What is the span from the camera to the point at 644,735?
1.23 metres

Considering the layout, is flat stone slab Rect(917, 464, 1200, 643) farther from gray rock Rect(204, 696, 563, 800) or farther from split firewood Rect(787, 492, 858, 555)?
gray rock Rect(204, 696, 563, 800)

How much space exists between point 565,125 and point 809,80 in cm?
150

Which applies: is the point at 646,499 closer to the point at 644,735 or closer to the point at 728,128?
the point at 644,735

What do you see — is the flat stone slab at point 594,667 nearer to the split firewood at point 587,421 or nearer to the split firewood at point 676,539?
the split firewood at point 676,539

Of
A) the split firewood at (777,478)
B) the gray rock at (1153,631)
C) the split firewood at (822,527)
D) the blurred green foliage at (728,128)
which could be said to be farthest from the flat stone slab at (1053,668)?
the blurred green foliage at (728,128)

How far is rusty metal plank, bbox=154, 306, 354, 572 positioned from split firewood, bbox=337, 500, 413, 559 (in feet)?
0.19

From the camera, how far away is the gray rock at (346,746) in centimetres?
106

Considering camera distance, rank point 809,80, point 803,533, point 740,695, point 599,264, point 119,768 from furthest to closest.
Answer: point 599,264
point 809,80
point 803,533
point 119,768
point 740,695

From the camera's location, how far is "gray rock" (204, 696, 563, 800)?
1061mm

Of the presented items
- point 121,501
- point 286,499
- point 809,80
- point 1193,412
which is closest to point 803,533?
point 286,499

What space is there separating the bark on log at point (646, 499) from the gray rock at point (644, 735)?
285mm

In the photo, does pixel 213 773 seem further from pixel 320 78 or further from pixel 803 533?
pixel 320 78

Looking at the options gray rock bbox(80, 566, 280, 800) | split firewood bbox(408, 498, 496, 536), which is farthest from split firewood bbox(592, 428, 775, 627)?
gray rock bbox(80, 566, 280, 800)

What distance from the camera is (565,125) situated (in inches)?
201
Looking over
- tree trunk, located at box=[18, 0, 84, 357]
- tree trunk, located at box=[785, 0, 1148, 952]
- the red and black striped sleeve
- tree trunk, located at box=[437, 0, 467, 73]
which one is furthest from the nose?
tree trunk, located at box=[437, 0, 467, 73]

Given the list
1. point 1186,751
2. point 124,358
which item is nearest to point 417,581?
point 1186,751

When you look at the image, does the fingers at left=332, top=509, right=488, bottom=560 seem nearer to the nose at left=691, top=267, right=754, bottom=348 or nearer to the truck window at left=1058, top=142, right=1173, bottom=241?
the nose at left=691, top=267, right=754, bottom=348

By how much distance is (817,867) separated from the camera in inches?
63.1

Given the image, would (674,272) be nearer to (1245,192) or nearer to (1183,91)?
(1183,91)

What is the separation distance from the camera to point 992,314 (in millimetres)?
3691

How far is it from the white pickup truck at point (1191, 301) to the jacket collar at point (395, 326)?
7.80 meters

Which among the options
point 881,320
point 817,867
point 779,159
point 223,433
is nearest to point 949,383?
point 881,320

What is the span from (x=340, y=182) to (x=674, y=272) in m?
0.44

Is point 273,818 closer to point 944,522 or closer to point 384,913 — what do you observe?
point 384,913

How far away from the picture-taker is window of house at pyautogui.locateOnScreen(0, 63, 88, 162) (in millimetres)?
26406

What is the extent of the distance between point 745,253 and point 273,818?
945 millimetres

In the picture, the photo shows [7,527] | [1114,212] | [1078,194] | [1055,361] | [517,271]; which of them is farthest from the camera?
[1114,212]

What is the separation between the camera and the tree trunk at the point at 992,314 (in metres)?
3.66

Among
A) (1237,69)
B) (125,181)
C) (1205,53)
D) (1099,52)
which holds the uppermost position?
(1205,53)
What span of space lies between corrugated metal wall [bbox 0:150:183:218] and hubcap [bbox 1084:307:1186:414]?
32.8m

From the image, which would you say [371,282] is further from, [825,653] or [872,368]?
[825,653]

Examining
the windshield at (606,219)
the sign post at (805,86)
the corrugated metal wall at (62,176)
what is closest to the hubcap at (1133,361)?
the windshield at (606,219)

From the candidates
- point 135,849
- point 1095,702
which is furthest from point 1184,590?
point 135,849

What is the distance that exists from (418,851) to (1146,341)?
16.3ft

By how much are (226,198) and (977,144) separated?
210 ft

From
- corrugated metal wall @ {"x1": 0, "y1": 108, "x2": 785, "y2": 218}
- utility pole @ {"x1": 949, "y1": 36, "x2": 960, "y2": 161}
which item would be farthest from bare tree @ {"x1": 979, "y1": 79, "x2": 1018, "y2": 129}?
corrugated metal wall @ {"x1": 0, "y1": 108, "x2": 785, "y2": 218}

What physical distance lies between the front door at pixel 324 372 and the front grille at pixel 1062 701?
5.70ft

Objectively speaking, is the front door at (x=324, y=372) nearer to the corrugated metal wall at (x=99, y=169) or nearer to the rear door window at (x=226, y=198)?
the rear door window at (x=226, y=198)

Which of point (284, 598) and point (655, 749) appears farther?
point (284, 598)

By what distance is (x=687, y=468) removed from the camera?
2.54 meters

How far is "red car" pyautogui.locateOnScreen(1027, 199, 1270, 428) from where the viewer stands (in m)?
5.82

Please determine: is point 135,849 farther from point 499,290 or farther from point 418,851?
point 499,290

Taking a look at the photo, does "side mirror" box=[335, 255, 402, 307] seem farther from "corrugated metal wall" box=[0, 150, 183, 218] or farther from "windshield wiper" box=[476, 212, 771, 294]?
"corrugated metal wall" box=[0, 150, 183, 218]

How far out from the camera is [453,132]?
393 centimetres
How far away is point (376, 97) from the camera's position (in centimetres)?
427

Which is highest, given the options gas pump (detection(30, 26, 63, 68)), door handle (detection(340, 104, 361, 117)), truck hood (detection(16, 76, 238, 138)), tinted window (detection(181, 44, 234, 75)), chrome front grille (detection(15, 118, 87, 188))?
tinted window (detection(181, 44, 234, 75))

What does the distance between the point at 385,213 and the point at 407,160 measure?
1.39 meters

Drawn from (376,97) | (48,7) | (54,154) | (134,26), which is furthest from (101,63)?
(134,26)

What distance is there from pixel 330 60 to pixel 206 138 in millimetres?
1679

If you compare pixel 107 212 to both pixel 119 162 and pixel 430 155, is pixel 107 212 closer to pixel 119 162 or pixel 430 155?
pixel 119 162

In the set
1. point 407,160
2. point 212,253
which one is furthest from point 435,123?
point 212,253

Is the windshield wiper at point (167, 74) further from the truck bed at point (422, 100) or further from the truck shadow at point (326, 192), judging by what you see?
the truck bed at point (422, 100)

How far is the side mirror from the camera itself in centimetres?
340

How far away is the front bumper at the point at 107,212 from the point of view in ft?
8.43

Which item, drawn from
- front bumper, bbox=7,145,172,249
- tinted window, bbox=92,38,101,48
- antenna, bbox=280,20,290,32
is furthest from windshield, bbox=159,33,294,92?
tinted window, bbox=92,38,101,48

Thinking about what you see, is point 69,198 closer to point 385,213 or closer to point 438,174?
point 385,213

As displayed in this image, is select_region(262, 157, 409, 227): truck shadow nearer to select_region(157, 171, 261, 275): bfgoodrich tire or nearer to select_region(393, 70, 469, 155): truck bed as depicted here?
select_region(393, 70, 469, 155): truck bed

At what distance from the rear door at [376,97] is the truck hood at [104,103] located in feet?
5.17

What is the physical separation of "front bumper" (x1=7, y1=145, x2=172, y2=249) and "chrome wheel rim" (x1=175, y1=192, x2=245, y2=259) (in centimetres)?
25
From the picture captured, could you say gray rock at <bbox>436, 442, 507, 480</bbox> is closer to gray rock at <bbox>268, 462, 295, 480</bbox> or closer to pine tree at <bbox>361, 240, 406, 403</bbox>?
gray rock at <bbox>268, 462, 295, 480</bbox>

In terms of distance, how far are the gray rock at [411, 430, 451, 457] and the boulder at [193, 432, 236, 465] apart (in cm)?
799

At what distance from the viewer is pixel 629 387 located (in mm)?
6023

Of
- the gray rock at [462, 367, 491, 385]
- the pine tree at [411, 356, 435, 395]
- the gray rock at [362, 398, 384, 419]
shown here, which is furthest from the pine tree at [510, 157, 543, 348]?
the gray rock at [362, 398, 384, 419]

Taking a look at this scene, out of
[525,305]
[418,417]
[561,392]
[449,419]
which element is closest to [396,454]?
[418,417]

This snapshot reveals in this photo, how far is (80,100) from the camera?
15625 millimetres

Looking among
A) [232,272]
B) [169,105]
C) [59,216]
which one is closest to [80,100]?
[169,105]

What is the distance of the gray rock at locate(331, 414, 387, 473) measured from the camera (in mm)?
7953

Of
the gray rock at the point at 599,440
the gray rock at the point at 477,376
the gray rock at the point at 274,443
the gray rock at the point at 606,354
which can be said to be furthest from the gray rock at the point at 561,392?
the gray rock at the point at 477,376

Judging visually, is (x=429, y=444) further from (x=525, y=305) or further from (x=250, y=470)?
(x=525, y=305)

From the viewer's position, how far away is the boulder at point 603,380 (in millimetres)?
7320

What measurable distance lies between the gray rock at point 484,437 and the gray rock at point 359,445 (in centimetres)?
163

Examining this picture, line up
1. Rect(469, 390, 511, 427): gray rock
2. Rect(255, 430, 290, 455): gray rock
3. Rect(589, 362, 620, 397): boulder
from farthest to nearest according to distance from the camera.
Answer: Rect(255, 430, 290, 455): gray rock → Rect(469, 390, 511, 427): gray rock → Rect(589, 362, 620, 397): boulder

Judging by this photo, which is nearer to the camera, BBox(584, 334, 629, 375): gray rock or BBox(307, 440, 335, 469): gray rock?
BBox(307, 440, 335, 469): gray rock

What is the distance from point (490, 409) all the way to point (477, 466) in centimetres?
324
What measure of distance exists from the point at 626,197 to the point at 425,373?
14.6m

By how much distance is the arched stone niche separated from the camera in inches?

(Description of the task) Quote, word for word, every line starting at the one that contains "What measurable distance" and ending with the final line of the entries.

(Result of this exercise)
What measurable distance lies between the gray rock at point 484,437 and the gray rock at point 359,445 (in centimetres)?
163

Examining this picture, line up
1. Rect(469, 390, 511, 427): gray rock
2. Rect(255, 430, 290, 455): gray rock
3. Rect(589, 362, 620, 397): boulder
from farthest to nearest according to distance from the camera.
Answer: Rect(255, 430, 290, 455): gray rock → Rect(469, 390, 511, 427): gray rock → Rect(589, 362, 620, 397): boulder

Judging by this photo, which is nearer to the camera, BBox(584, 334, 629, 375): gray rock or BBox(307, 440, 335, 469): gray rock?
BBox(307, 440, 335, 469): gray rock

What is the distance from point (490, 409) all the way to point (477, 466) in centimetres?
324
What measure of distance exists from the point at 626,197 to the point at 425,373?
14.6m

By how much distance is the arched stone niche separated from the camera in inches?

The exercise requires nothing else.